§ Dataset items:
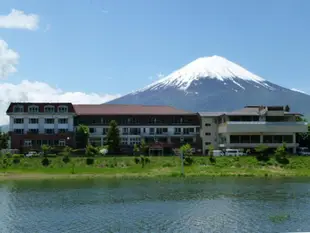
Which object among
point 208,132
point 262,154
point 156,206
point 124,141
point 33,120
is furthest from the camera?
point 124,141

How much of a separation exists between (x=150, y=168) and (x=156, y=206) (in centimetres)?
2667

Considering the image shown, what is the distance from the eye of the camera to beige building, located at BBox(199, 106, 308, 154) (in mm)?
73688

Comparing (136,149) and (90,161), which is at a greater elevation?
(136,149)

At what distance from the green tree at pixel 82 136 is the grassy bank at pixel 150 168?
14.3 metres

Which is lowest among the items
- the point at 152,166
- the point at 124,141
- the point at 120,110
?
the point at 152,166

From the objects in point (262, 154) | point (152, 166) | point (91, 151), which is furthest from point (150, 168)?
point (262, 154)

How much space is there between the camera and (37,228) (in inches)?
936

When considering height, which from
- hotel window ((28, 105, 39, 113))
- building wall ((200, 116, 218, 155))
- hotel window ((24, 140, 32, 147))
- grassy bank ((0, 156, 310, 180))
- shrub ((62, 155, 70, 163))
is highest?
hotel window ((28, 105, 39, 113))

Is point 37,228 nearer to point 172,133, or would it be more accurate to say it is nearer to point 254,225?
point 254,225

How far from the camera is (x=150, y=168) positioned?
2245 inches

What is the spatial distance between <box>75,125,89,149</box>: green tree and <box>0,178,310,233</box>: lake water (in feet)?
101

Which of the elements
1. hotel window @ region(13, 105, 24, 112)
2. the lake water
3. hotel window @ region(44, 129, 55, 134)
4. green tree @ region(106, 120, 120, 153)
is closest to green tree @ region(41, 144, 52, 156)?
hotel window @ region(44, 129, 55, 134)

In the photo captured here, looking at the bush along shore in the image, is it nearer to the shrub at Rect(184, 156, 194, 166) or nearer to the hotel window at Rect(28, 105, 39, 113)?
the shrub at Rect(184, 156, 194, 166)

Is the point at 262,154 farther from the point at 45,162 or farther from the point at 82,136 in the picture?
the point at 82,136
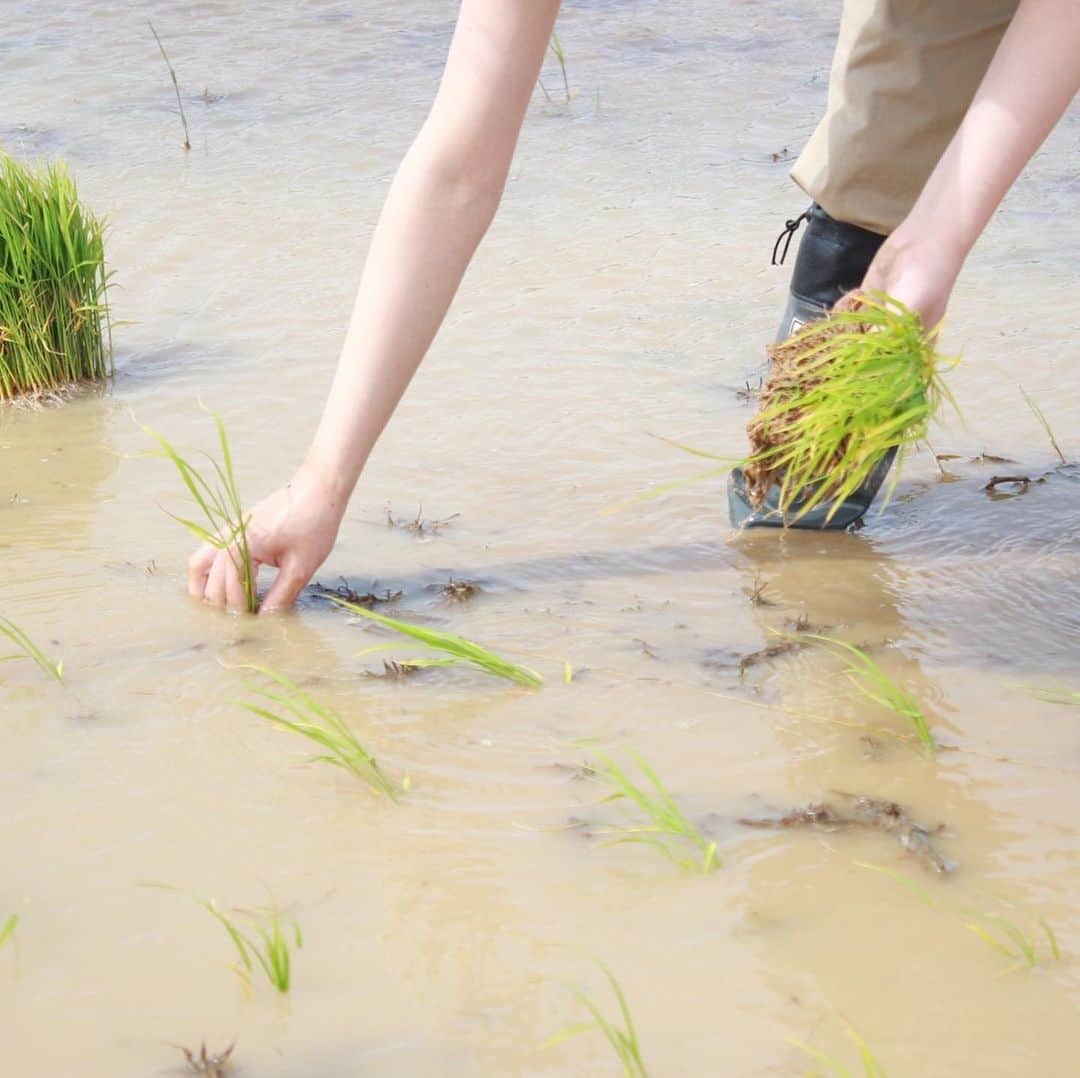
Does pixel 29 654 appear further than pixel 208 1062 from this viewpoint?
Yes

§ EXERCISE REQUIREMENTS:
Rewrite the lines of the records above, from the line containing "Which of the elements" through the end of the records, inclusive, as a Markdown table with the columns "Row" and "Line", numbering each line. Omit blank lines, and leave the pictures out of the answer.

§ SOLUTION TO THE PROBLEM:
| Row | Line |
|---|---|
| 1 | Which of the elements |
| 2 | 1. hotel window @ region(13, 105, 24, 112) |
| 3 | 2. the lake water |
| 4 | 3. hotel window @ region(44, 129, 55, 134) |
| 5 | 4. green tree @ region(106, 120, 120, 153) |
| 6 | is closest to green tree @ region(41, 144, 52, 156)? |
| 7 | hotel window @ region(44, 129, 55, 134) |
| 8 | In the photo captured here, looking at the bush along shore in the image, is it nearer to the shrub at Rect(184, 156, 194, 166) or nearer to the hotel window at Rect(28, 105, 39, 113)? |
| 9 | the shrub at Rect(184, 156, 194, 166) |
| 10 | Is the point at 262,154 farther from the point at 45,162 or farther from the point at 82,136 in the picture? |
| 11 | the point at 82,136 |
| 12 | Does pixel 29 654 appear further than pixel 208 1062 from this viewpoint? |
| 13 | Yes |